WORKING DATA:

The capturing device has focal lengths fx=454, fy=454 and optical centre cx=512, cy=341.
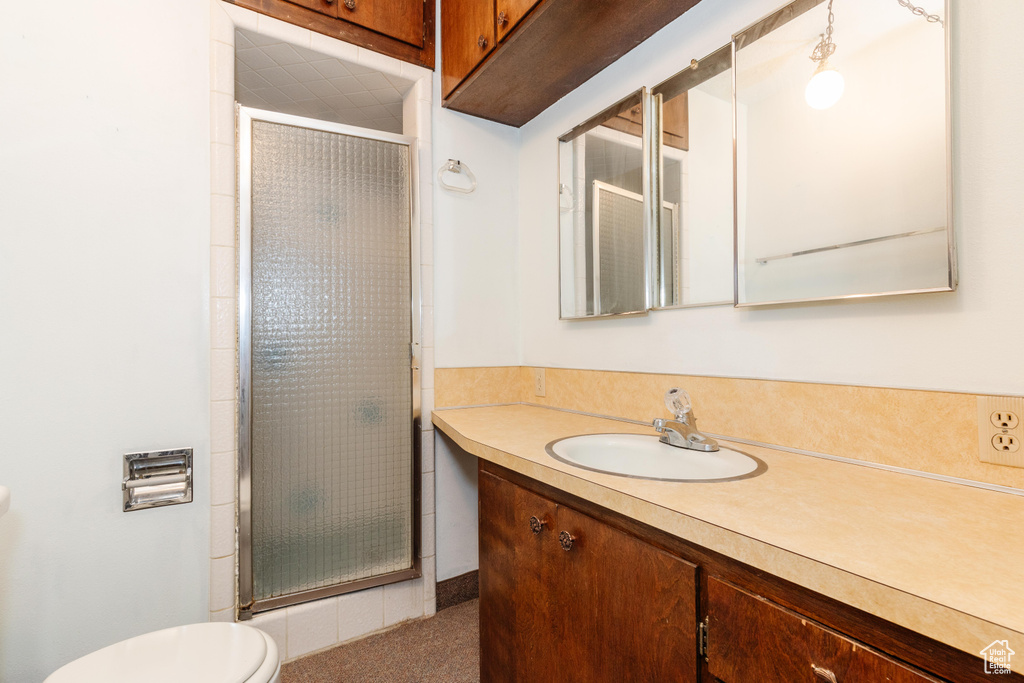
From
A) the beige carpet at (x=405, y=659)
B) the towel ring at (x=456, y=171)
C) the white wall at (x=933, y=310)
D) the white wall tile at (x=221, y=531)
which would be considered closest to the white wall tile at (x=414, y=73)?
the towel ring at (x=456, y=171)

PROBLEM DESCRIPTION:
Rewrite the records above as a numbered list with one line per item, skipping any blank lines and leaving out the pictures.

ANSWER FOR THIS EXERCISE:
1. The capturing device has focal lengths fx=454, fy=454 and optical centre cx=512, cy=341.
2. From
3. A) the beige carpet at (x=405, y=659)
4. B) the towel ring at (x=456, y=171)
5. C) the white wall at (x=933, y=310)
6. D) the white wall tile at (x=221, y=531)
7. which would be considered closest to the white wall tile at (x=414, y=73)?
8. the towel ring at (x=456, y=171)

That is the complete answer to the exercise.